The kiwiberry has been granted permission to be marketed in the UK after lobbying by the Fresh Produce Consortium (FPC) proved it has sales potential.
The fruit had been facing a potential ban and would have had to apply to be sold as a ‘novel food’ under current EU legislation. But the FPC said that sales are already worth £1 million, and noted that kiwiberries are a “fledging fruit sector”, but one that is growing.
Under the EU Novel Foods Regulation any product that is deemed to have insufficient evidence of production and consumption in the European Union prior to 1997 is regarded as a novel food. Kiwiberries had been marketed for years in mainland Europe but the UK regulatory authority required further evidence.
Lobbying from the FPC, with support from partners across Europe, the European Commission has now confirmed that a kiwiberry is a kiwiberry, and not a novel food.

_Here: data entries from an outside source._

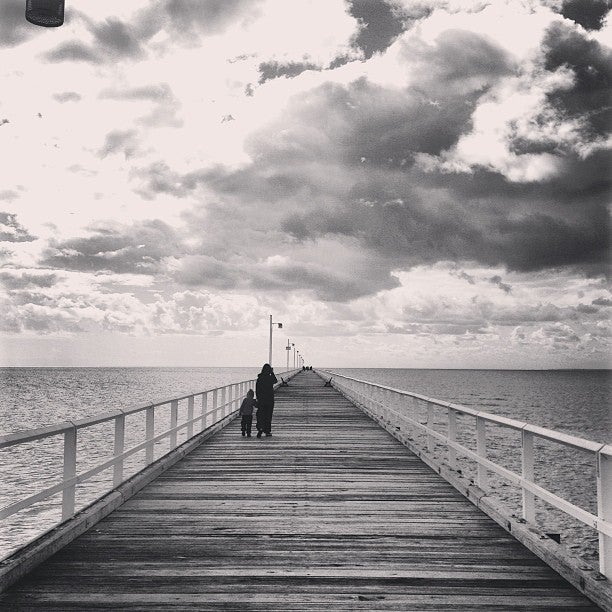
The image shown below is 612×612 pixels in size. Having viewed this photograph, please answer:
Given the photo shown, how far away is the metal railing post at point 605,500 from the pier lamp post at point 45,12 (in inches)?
177

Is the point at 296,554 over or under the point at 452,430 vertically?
under

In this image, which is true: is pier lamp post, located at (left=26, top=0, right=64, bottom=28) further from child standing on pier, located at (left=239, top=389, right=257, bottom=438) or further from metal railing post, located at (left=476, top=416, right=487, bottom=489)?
child standing on pier, located at (left=239, top=389, right=257, bottom=438)

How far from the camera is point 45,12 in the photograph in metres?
4.08

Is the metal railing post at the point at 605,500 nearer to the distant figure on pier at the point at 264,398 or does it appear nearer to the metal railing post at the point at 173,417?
the metal railing post at the point at 173,417

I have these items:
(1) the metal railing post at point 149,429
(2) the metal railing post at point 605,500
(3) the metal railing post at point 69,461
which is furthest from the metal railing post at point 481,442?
(1) the metal railing post at point 149,429

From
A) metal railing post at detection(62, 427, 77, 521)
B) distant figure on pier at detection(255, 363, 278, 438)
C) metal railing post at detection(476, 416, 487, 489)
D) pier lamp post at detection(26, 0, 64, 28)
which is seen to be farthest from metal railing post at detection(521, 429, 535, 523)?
distant figure on pier at detection(255, 363, 278, 438)

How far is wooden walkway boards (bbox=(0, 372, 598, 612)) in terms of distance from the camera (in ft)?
16.1

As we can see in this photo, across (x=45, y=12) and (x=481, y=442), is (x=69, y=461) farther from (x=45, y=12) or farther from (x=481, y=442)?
(x=481, y=442)

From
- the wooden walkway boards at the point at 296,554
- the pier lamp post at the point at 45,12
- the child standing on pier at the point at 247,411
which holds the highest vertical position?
the pier lamp post at the point at 45,12

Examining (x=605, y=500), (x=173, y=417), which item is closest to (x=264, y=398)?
(x=173, y=417)

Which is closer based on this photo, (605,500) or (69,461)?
(605,500)

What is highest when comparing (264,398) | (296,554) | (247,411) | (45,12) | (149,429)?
(45,12)

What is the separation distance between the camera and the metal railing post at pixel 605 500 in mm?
4676

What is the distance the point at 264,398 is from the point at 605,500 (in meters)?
12.0
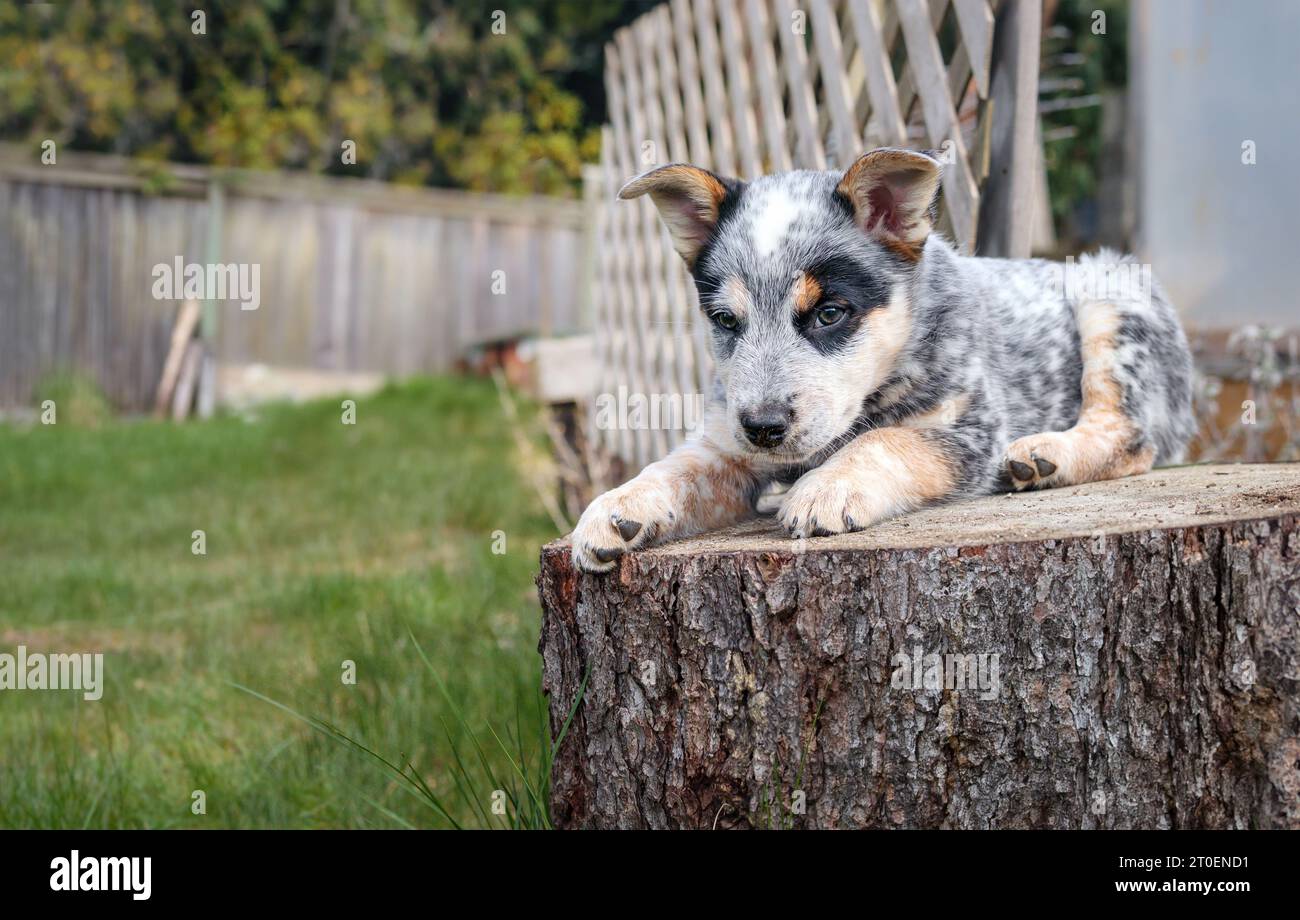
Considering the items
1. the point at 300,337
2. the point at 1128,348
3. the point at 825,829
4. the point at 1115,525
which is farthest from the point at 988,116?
the point at 300,337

“This was a classic example of poor UK interpretation of EU legislation not working for fresh produce and stifling innovation by UK growers,” said FPC chief executive, Nigel Jenney.

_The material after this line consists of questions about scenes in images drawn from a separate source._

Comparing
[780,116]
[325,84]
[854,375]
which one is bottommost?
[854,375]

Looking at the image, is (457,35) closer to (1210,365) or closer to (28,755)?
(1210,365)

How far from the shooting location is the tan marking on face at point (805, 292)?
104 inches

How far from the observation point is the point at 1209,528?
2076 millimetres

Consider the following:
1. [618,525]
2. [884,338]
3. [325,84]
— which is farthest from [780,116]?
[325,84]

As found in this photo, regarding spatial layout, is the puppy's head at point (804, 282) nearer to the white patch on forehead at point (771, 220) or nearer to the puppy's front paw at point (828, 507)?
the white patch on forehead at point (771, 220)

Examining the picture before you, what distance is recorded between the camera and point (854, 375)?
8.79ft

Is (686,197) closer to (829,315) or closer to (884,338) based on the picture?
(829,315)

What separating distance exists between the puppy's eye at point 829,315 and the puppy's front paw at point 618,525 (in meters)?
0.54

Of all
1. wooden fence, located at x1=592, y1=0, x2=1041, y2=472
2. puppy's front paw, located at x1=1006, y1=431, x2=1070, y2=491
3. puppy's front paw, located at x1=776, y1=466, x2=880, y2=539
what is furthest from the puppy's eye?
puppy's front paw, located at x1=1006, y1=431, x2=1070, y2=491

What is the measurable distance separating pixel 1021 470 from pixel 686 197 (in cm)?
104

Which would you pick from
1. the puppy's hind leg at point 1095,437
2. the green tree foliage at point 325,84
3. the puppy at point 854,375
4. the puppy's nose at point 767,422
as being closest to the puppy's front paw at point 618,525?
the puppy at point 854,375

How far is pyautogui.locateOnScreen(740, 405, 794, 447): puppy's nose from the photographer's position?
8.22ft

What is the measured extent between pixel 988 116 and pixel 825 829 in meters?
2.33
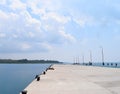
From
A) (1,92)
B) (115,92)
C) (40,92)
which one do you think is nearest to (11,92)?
(1,92)

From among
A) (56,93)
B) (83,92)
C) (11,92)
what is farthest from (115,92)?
(11,92)

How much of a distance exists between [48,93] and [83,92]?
2.09m

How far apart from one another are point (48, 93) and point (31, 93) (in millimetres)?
1004

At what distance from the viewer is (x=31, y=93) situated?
17.7 metres

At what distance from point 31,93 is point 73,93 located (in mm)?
2479

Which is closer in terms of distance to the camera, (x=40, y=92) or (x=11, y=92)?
(x=40, y=92)

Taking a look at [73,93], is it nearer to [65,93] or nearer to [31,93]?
[65,93]

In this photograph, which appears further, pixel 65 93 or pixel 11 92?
pixel 11 92

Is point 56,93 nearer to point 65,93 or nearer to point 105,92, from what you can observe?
point 65,93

“Instead FPC supported a fledgling fruit sector, which is already worth £1 million, and growing. It demonstrates the opportunity we have to remove unnecessary and burdensome EU regulation with Brexit.”
Jenney said the case proves the need to ensure that the UK does not take the easy route “to transfer EU regulations lock, stock and barrel across into UK law”.

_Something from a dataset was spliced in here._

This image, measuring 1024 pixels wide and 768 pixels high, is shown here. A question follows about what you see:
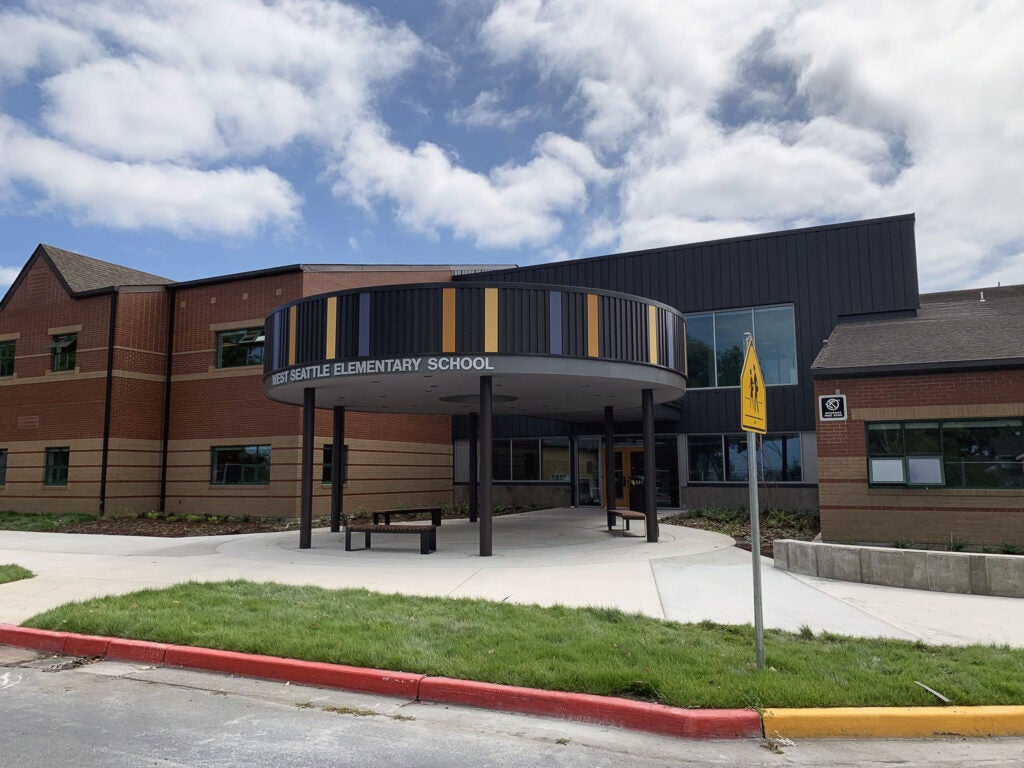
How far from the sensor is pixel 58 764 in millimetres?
4832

'We will be scrutinising the process carefully. The complicated framework of EU and national legislation covering our industry will require prioritisation of work by lead government departments and agencies. We must ensure that UK fresh produce companies can continue to trade effectively once the UK has left the European Union,” he added.
Kiwiberries are already present in the UK retail market, including baby kiwiberries under French marketer Primland's Nergi brand.